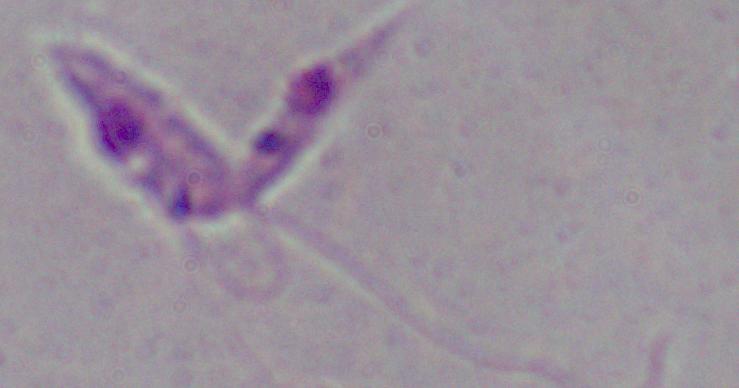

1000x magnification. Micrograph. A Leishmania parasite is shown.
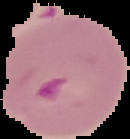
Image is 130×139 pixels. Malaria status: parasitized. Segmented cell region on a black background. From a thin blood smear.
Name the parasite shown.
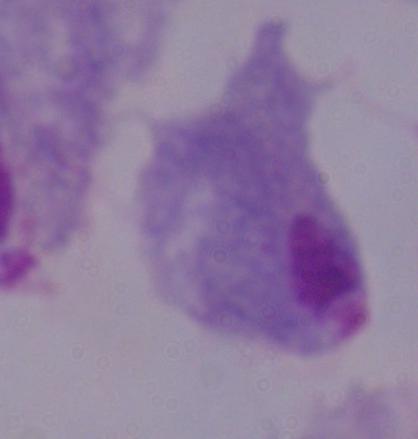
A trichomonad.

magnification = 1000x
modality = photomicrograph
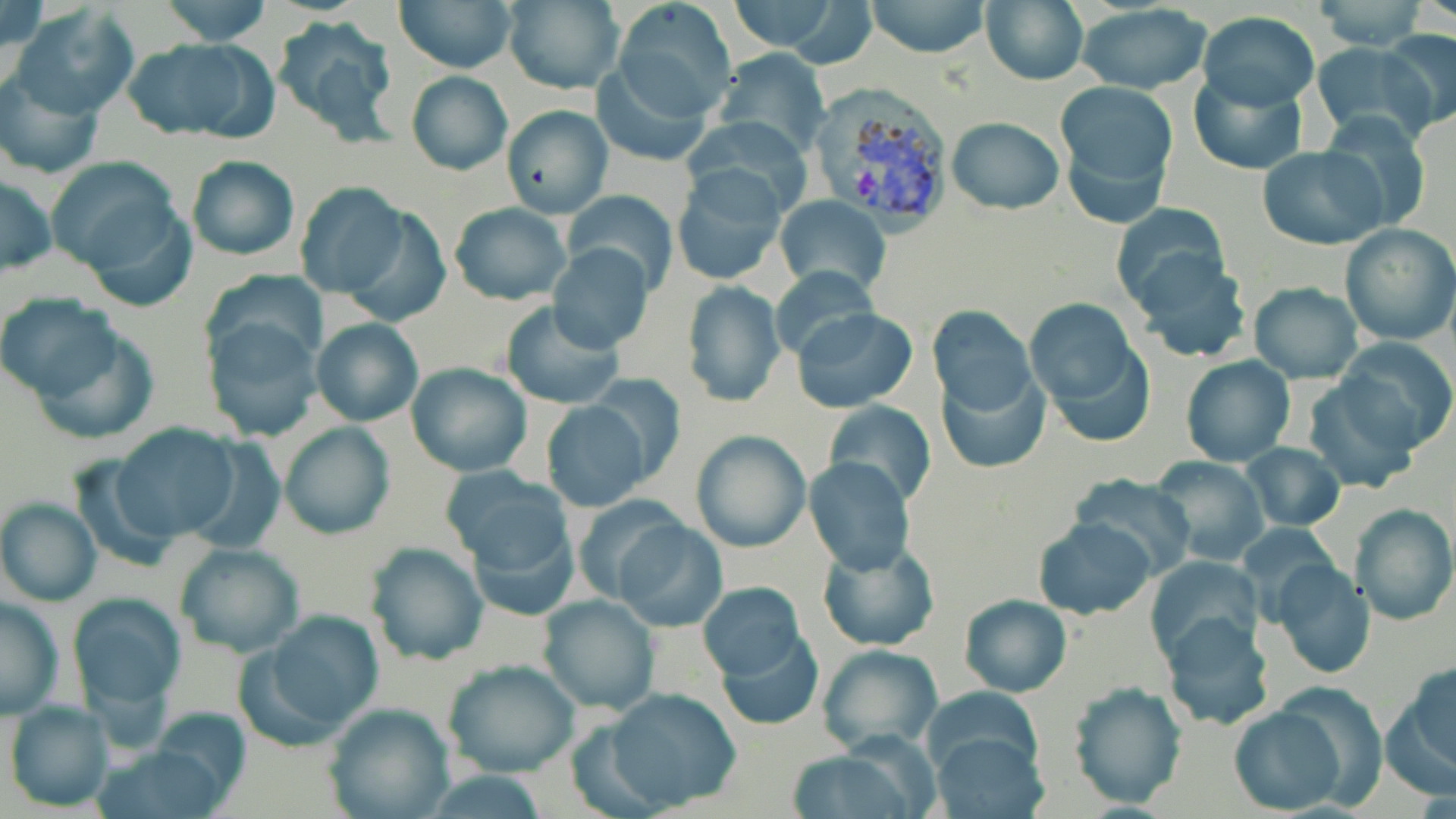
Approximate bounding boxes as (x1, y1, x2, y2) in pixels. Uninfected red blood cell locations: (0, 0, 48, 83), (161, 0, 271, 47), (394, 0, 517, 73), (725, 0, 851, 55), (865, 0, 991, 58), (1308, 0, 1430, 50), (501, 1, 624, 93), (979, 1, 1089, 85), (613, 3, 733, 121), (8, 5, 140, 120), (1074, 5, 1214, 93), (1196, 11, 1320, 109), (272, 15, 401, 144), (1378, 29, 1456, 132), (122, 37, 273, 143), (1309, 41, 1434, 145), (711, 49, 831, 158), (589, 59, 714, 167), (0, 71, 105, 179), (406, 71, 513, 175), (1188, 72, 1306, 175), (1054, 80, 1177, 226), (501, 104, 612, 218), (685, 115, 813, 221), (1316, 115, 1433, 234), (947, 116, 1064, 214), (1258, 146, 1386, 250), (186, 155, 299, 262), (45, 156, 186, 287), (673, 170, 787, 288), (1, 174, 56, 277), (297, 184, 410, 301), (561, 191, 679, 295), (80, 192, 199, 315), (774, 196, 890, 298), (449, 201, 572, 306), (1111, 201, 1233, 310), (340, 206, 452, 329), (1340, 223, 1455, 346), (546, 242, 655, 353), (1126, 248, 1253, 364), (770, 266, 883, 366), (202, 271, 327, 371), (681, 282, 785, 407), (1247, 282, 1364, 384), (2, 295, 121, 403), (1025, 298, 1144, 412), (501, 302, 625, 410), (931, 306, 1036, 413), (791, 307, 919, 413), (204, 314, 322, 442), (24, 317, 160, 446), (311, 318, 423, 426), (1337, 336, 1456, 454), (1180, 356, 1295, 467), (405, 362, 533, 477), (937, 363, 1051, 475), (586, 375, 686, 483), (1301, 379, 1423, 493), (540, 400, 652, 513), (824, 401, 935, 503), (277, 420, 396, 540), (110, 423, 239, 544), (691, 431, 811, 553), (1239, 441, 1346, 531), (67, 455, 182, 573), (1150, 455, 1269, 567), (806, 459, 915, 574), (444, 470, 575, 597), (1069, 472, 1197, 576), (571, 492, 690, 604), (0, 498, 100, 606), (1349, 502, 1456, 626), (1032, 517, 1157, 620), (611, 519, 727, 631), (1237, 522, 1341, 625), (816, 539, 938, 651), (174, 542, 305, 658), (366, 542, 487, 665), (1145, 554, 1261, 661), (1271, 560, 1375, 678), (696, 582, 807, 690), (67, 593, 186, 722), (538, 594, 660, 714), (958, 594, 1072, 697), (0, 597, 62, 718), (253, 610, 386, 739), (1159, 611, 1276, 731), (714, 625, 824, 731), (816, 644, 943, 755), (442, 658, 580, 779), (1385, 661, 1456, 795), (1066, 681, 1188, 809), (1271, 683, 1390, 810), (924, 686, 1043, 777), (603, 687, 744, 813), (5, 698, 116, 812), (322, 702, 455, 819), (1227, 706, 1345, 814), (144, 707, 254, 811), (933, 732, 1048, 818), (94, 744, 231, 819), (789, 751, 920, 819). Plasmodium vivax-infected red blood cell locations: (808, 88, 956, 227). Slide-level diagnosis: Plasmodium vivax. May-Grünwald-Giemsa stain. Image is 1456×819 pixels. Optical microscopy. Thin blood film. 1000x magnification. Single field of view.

|---|

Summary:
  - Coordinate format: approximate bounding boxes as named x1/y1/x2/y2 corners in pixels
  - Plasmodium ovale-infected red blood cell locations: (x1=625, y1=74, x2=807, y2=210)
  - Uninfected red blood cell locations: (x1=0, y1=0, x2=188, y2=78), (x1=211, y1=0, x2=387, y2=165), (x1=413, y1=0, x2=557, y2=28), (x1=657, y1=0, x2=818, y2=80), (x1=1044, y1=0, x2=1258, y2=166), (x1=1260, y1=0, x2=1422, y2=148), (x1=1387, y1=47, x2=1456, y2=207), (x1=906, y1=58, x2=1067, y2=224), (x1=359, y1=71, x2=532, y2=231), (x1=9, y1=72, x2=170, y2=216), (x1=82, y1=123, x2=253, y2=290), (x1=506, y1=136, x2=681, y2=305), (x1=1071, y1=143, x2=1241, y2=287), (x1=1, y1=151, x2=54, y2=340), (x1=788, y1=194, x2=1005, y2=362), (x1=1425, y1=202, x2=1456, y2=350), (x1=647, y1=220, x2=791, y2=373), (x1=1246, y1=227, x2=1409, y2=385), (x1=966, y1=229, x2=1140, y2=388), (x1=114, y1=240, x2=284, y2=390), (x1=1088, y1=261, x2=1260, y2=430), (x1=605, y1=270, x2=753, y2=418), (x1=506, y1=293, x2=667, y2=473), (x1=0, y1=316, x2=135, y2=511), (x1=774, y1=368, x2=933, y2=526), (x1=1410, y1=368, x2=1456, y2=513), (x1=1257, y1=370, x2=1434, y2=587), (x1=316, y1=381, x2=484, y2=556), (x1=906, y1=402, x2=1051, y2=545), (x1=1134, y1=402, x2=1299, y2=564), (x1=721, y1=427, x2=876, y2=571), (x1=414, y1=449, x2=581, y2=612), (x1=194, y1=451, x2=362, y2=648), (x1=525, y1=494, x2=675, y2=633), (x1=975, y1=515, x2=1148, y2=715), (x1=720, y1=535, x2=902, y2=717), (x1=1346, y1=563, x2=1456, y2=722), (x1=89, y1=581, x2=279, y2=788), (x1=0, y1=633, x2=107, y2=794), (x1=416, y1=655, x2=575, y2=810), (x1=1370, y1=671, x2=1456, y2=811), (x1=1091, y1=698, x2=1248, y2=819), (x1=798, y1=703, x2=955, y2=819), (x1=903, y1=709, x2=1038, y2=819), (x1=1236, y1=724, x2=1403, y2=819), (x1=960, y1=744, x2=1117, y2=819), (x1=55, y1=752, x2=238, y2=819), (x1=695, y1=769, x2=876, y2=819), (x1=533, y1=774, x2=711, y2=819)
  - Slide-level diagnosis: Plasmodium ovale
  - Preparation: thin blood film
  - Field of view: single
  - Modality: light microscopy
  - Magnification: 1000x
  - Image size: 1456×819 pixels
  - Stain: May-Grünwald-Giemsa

|---|

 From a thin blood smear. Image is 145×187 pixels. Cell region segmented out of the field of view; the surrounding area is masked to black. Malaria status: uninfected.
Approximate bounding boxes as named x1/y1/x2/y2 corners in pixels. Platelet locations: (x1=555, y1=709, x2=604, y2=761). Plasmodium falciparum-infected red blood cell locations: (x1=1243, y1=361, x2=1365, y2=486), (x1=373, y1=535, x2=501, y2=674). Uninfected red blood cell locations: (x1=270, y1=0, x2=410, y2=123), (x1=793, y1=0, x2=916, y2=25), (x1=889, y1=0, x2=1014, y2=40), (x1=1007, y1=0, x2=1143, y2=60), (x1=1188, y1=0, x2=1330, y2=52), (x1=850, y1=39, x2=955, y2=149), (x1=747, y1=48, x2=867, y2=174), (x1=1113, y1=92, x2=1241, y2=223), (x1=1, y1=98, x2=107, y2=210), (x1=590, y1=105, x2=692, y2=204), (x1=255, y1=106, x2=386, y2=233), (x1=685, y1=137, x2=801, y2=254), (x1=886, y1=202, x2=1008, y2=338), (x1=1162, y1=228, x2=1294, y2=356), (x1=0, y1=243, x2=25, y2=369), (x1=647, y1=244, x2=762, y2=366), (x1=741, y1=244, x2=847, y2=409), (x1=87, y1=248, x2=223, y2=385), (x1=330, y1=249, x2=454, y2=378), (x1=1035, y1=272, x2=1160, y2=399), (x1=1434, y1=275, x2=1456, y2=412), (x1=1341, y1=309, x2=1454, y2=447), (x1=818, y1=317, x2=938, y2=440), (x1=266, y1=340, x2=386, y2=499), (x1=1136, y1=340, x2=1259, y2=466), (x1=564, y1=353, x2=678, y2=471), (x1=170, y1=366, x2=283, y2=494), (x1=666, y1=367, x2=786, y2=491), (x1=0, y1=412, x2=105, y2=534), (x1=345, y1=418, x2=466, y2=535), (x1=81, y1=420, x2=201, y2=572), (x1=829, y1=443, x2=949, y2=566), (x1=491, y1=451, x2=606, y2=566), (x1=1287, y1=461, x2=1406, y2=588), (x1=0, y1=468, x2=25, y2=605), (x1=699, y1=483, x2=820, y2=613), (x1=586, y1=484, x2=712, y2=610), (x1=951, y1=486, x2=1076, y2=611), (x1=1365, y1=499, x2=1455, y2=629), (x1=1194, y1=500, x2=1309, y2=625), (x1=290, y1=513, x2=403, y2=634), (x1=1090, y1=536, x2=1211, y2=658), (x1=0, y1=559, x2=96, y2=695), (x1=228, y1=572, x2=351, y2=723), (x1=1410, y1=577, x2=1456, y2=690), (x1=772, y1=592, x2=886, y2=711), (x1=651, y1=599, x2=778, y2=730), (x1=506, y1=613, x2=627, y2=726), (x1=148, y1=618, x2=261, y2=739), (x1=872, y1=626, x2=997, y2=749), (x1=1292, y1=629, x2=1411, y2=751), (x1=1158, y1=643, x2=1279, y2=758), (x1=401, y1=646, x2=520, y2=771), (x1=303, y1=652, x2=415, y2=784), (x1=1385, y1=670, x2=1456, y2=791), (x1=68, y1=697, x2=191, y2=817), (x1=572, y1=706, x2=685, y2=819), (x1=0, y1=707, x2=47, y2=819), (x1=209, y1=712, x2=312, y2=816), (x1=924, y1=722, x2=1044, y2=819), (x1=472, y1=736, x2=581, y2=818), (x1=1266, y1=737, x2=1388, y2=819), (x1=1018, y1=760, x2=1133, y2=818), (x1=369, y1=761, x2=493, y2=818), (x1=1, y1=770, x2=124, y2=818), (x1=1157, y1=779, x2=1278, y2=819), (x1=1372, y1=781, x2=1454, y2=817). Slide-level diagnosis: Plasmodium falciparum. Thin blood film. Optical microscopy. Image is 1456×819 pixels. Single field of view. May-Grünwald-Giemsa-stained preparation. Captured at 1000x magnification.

|---|

Find the lines above that contain the word "Malaria" and copy each one.

RESPONSE FOR THIS EXERCISE:
Image is 130×139 pixels. Malaria status: parasitized. Segmented cell region on a black background. From a thin blood smear.
 From a thin blood smear. Image is 145×187 pixels. Cell region segmented out of the field of view; the surrounding area is masked to black. Malaria status: uninfected.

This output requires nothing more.